VA Denied 78% of Burn Pit Exposure Claims
Last week, Laurine Carson, a VA agency official said that 78% of disability claims related to toxic exposure have been denied. Carson is the deputy executive director of policy and procedures for the VA and released the information that only 2,828 out of 12,582 veterans between 2007 and 2020, have been approved for claims related to burn pit exposure.
Lawmakers and advocates have been fighting for presumptive care benefits for veterans affected for years, saying that the agency does not have clear guidelines for who gets compensated.
Many people have called the impact of burn pits on veterans the “Agent Orange of the post-9/11 generation” according to Elaine Luria, chairwoman of the House Committee on Veterans’ Affairs subpanel on disability assistance and memorial affairs.
“We are now seeing young veterans in their 20s or 30s suddenly debilitated by cancers they would not reasonably contract unless they were heavy smokers or deep into old age,” Luria said. “We may not have all the answers on burn pit exposure, if ever. What we do know is that it’s making people very sick. I can’t tell these people to sit down to wait another 10 years because quite frankly, some of them might not have another 10 years.”
There have been clear links between exposure and a myriad of negative health conditions but the VA has been slow to move its feet. There is a general consensus that part of the hesitation stems from the VA’s inability to handle such an influx of patients that would inevitably be a result of any system that makes it easier for those affected to get coverage.
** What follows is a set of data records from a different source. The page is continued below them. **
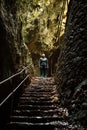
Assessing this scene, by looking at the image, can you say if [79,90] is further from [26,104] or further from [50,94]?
[50,94]

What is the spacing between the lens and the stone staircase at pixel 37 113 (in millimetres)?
6258

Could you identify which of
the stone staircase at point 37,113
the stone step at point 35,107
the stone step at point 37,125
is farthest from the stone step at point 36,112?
the stone step at point 37,125

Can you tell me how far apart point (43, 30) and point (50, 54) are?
2.57 meters

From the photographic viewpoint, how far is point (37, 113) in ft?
23.7

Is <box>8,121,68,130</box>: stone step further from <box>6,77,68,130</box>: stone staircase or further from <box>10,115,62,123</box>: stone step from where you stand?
<box>10,115,62,123</box>: stone step

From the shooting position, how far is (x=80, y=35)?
829 cm

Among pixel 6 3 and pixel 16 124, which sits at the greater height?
pixel 6 3

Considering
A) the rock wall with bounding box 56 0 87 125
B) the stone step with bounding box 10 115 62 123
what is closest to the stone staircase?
the stone step with bounding box 10 115 62 123

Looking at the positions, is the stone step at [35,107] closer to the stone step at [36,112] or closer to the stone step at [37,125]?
the stone step at [36,112]

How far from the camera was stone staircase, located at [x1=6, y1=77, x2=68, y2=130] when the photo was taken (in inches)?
246

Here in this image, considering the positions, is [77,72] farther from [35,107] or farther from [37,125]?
[37,125]

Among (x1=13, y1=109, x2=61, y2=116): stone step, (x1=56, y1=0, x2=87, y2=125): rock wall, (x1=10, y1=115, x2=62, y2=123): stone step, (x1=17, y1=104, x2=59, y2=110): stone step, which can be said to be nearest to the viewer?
(x1=56, y1=0, x2=87, y2=125): rock wall

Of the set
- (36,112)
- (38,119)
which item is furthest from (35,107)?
(38,119)

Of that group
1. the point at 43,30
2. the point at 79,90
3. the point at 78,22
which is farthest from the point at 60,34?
the point at 79,90
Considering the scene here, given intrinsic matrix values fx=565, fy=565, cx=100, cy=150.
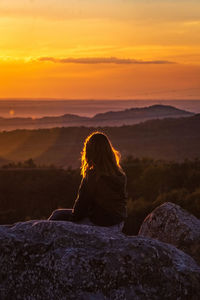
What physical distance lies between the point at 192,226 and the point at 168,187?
430 inches

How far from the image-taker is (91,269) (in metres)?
5.11

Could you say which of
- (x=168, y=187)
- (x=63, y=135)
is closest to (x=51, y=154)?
(x=63, y=135)

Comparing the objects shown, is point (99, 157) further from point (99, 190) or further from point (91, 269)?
point (91, 269)

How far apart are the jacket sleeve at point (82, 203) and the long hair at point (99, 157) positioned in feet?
0.67

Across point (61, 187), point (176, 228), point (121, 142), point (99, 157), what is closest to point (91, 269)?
point (99, 157)

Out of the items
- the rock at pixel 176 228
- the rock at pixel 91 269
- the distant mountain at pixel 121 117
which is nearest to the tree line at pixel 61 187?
the rock at pixel 176 228

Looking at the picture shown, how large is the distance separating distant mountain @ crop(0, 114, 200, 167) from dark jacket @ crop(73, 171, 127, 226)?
4236 cm

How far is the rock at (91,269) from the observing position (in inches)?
200

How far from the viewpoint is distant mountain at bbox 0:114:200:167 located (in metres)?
56.1

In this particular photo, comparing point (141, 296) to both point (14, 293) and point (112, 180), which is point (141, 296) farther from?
point (112, 180)

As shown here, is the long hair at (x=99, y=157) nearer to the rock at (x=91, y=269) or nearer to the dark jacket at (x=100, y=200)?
the dark jacket at (x=100, y=200)

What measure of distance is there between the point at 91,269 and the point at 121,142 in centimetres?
5876

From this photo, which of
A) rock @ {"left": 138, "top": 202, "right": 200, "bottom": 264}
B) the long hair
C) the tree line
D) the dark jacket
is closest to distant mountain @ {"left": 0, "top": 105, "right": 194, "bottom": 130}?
the tree line

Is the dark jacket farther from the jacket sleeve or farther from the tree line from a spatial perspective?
the tree line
The VA would undoubtably suffer from the enormous costs associated with covering the new volume of patients.
Laurine Carson said that one of the main reasons veterans are rejected for such claims has to do with the time between when the claim is made, and the time that they served. “They come with a respiratory condition today, but they served 10 years ago,” Carson said. “Some of the challenges are finding the link between that in-service event and their current condition because there are all types of intervening issues or exposures that may have happened as well.”
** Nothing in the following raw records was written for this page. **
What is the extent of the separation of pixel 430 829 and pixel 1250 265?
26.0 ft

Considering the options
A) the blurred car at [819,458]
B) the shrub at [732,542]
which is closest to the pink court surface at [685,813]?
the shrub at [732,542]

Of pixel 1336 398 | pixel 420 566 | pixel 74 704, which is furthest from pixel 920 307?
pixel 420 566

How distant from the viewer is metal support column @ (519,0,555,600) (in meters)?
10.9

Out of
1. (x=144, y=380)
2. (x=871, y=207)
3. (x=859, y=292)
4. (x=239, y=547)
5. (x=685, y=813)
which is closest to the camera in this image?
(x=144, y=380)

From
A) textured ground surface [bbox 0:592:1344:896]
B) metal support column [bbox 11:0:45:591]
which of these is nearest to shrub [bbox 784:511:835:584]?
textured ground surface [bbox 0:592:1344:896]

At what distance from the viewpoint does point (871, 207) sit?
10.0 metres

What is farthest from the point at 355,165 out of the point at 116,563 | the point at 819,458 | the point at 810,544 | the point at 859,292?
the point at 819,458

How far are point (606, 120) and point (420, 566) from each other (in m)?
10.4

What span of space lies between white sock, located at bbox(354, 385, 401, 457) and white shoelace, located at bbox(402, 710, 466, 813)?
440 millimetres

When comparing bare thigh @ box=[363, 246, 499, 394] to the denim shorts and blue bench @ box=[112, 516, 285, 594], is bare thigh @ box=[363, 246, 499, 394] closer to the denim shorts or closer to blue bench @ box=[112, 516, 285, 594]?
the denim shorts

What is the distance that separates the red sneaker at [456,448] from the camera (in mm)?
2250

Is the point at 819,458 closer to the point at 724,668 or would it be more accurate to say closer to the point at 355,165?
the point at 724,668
The VA continues to site evidence from the National Academy of Sciences, Engineering, and Medicine that supports the notion of insufficient evidence linking respiratory issues and burn pit exposure. The VA claims that more studies need to be conducted, another source of heartache for advocates as there has been no clear guidance from the VA indicating how much further research is needed before they can create a concrete policy on burn pit care and compensation.